Friday, February 7, 2014

Financial Update: Positive Net Worth

It's that time of year again - tax refund time!

YNAB is rubbing off on me in good ways. Instead of spending 1/3 of the $$ on shiny new things, I put 2/3 towards Rainy Day Funds, and the rest was split between credit card debt and fun $$. Instead of new toys, I'm saving most of the fun money to buy Newsies tickets when it comes to town.

I have met my first three savings goals: living on last month's income, $2k in my Car Maintenance RD fund, and insurance. I now have a positive net worth that has a fighting chance of staying in the black.

Next up: pay off the credit card debt (approx. $7,100 - below the national average, but still way too high, of course). It is conceivable to have it paid off in 3 years.

The YNAB blog encouraged us to answer some questions about our financial future. He uses 40 as the goal, but I'll have to answer for where I want to be when I'm 50:

Make a Wish List

Debt-free (obviously), including student loan debt (I've still a long way to go there, but in almost 10 years from now, I'd like for that to be gone, too).  I don't want a mortgage, either, but that would be the only acceptable debt.

Fully-stocked Emergency Fund - It's still at the "baby" level. I'd like to have at least 6 months' worth of living expenses saved, preferably 8.

Imagine Failure

It may sound negative, but as a believer in the Power of Negative Thinking myself, I get it. It would feel pretty awful if I still had consumer debt 10 years from now. It's not that I'm a big spender, so I think if it happened, I'd most likely have bigger problems. I can, however, spend money mindlessly and a little bit here and there can add up quickly.

The only other reason I would have debt is if I went back to school - which isn't entirely out of the question. So if that were the case, it would only be acceptable if I had a solid plan in place to pay it off. And, of course, no consumer debt.

If I still didn't have at least 6 months' emergency savings, then that would tell me I'd taken on too many monthly/annual expenses. It would be time to make some serious cut-backs again.

Dig Into Why Failure Would Hurt So Much

This one's totally easy for me. I spent quite a few days feeling pretty crappy in Dec of 2012 when my high-interest credit card went from a zero balance to carrying a balance again. I could not believe I'd done that again.

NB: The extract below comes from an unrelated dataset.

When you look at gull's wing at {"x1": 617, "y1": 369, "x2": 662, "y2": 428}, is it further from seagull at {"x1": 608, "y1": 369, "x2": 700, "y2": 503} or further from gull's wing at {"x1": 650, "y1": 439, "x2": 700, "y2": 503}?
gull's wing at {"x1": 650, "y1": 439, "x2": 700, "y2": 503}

Yet, when I started digging into it, I was able to start making changes for the better. Feeling that crappy was the impetus for the turn-around. But I'm getting far too old to go through that again. If it happened again in the next 10 years, I would be extremely disappointed in myself and wouldn't have much confidence in my ability to dig my way out. Again.

It was only weeks ago that the Car Maintenance fund was down to about $10. Now it's fully funded. It was only weeks ago that my credit card debt looked like it was there to stay for around 10 years. Now, unless there's a financial disaster, I have a plan to pay it off in 3 years. It was only days ago that my net worth was negative. Now, I have a viable plan to keep it that way.